Last week I attended the Big Data Analytics Conference on Data Quality at the Francis Crick Institute.
It was a great event in an amazing space. It covered a huge range of applications, ranging from looking at data to identify election fraud through to the use of Big Data in medicine, via the creation of apps to disrupt the financial services market. And I spoke about what Big Data could learn from official statistics.
It’s easy to have two cynical reactions to a Big Data event. First, that Big Data isn’t a thing at all, but just a buzz word designed to make not-very-new things sound new; and second, that the Government is miles behind everyone else.
I think these reactions miss the point. This event showed that Big Data is as much as a cross-domain community as it is a set of specific techniques. And it’s clear from the event that this community is vibrant, committed and growing. And as I tried to show in my slides, there’s lots to learn from how large data sets are used in Government – about the pitfalls of neglecting data quality and also the innovations that emerge when Government analysts link multiple datasets, as they have done in Department for Education recently to look at ordinary working families.
Here are my slides [Big Data Presentation]. They capture a simple message: that focusing on the eternal principles of trustworthiness, quality and value is still the starting point of all good work with data and all good presentation of statistics.
So thanks to the organisers and speakers – it was a great event.

* _WORK ORDER 1_: Determine whether each statement agrees with the post on the Big Data conference: (a) the conference took place at the Francis Crick Institute; (b) the writer holds that Big Data is merely a buzz word; (c) analysts in the Department for Education linked multiple datasets to study ordinary working families. Answer yes or no for each and quote the words of the post that decide it.
* _WORK ORDER 2_: Reproduce the part of the post on the Big Data conference starting at "Here are my" and ending at "presentation of statistics.".

* _GIVEN DATA_:
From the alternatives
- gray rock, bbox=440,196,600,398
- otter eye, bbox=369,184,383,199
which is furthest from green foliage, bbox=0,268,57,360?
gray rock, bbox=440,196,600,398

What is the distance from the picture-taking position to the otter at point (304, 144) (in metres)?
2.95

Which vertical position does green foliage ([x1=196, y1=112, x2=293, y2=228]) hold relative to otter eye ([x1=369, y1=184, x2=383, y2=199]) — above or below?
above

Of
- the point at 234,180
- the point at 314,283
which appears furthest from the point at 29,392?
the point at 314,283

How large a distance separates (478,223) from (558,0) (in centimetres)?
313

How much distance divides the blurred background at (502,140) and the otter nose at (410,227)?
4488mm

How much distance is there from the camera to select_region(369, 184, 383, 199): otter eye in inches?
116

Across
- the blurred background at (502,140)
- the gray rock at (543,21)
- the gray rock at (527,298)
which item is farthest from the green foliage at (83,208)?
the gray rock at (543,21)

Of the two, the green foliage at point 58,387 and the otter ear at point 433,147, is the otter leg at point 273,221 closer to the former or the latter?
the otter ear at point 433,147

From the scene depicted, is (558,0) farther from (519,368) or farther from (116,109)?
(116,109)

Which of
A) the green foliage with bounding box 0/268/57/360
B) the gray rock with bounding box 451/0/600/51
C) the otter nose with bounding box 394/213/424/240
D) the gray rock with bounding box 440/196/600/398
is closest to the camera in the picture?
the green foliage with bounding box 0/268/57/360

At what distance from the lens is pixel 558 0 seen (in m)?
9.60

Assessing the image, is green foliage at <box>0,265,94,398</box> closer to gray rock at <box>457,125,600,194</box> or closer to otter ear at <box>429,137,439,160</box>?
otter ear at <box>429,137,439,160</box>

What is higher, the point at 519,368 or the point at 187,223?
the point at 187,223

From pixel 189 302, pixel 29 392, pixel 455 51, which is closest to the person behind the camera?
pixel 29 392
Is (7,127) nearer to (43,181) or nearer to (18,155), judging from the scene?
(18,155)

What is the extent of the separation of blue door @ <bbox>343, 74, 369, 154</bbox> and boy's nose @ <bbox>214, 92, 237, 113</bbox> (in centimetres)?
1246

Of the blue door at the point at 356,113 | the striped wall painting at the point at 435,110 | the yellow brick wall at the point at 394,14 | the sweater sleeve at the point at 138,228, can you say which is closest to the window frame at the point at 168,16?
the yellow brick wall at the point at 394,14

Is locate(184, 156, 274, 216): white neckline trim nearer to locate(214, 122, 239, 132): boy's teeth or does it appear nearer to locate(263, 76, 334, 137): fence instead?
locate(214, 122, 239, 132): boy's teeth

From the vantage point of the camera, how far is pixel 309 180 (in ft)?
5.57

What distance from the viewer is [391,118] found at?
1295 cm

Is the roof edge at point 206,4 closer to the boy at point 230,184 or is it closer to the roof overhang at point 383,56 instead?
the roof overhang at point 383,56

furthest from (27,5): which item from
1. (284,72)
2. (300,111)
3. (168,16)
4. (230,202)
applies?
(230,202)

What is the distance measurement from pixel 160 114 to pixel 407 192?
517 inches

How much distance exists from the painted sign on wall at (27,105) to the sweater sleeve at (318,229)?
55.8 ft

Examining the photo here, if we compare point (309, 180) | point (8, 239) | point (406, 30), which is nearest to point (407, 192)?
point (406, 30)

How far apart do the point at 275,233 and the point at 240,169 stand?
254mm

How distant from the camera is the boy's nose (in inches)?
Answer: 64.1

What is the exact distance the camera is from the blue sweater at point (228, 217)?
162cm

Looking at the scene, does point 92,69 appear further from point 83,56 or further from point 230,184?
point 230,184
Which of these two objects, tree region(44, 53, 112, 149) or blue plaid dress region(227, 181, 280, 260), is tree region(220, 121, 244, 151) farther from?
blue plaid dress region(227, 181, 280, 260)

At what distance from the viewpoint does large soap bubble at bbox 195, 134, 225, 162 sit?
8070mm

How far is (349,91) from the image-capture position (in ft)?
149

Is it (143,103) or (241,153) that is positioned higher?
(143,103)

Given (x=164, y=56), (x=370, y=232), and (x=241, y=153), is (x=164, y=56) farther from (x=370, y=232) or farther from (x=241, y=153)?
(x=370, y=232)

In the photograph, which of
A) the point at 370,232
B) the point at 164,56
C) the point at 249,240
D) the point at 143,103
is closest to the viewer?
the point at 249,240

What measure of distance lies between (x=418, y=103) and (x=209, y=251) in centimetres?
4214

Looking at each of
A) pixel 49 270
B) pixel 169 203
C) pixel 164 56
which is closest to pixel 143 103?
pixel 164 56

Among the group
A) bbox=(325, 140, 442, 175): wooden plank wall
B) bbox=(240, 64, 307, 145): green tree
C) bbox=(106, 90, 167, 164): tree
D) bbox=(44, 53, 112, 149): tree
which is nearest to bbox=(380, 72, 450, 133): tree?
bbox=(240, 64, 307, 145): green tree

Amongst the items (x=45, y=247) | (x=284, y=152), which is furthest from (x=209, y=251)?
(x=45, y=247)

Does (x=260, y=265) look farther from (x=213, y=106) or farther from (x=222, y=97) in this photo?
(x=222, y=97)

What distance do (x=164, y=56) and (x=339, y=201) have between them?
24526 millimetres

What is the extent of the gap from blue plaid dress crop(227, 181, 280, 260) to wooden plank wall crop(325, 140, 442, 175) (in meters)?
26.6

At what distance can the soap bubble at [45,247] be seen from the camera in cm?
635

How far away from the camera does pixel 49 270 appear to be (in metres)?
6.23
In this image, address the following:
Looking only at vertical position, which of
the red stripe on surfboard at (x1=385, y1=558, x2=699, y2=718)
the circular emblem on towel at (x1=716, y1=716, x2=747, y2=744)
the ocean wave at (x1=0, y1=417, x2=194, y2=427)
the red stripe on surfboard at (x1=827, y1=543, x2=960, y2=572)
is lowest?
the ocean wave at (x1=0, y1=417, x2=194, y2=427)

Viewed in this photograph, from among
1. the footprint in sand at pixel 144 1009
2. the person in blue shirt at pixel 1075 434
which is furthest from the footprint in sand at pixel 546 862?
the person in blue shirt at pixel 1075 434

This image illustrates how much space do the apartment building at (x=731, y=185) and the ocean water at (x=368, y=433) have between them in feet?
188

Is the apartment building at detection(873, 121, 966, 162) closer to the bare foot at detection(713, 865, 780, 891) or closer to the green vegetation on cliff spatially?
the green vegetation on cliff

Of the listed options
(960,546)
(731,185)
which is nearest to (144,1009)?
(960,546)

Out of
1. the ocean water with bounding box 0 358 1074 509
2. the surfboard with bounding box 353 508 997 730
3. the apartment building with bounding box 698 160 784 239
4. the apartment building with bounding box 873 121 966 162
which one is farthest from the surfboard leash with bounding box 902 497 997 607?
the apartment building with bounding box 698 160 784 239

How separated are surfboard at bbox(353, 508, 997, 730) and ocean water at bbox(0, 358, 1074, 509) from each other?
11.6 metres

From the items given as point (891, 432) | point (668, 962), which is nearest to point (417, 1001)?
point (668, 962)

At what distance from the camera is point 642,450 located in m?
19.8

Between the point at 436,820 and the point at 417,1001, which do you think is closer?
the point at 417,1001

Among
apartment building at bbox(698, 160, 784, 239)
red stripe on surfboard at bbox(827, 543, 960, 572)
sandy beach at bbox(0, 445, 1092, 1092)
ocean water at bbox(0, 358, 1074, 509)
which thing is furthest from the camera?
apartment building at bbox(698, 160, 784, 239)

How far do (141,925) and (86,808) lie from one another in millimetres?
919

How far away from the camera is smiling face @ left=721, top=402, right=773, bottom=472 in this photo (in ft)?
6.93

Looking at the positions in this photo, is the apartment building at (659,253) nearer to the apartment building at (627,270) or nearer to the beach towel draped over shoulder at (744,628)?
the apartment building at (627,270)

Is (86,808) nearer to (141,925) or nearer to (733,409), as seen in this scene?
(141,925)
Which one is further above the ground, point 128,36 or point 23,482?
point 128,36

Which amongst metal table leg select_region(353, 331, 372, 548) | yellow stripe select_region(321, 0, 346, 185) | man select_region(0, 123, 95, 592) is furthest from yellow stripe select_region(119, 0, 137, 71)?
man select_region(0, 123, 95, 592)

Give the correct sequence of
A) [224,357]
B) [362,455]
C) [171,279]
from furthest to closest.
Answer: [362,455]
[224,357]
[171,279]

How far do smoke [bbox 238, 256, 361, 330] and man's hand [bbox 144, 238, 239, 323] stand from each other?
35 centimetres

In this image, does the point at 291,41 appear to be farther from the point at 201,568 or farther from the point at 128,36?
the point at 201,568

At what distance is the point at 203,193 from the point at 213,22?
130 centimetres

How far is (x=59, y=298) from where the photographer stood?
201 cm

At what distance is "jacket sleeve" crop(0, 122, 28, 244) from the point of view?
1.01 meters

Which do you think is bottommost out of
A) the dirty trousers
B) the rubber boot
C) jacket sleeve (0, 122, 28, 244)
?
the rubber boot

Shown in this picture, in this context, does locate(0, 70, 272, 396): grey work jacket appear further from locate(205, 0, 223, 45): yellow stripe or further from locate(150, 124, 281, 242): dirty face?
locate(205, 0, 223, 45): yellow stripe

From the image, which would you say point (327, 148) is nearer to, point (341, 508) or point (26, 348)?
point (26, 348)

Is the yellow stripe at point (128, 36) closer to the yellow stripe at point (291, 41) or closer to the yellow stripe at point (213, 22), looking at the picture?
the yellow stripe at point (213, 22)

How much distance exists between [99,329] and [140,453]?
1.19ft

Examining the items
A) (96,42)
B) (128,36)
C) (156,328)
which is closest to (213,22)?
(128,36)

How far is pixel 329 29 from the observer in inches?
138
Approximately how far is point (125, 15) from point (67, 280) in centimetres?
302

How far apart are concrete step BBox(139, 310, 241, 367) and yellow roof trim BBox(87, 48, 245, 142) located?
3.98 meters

* _YOUR RESPONSE 1_:
(a) Yes: "Last week I attended the Big Data Analytics Conference on Data Quality at the Francis Crick Institute."
(b) No: "I think these reactions miss the point."
(c) Yes: "the innovations that emerge when Government analysts link multiple datasets, as they have done in Department for Education recently to look at ordinary working families."

* _YOUR RESPONSE 2_:
Here are my slides [Big Data Presentation]. They capture a simple message: that focusing on the eternal principles of trustworthiness, quality and value is still the starting point of all good work with data and all good presentation of statistics.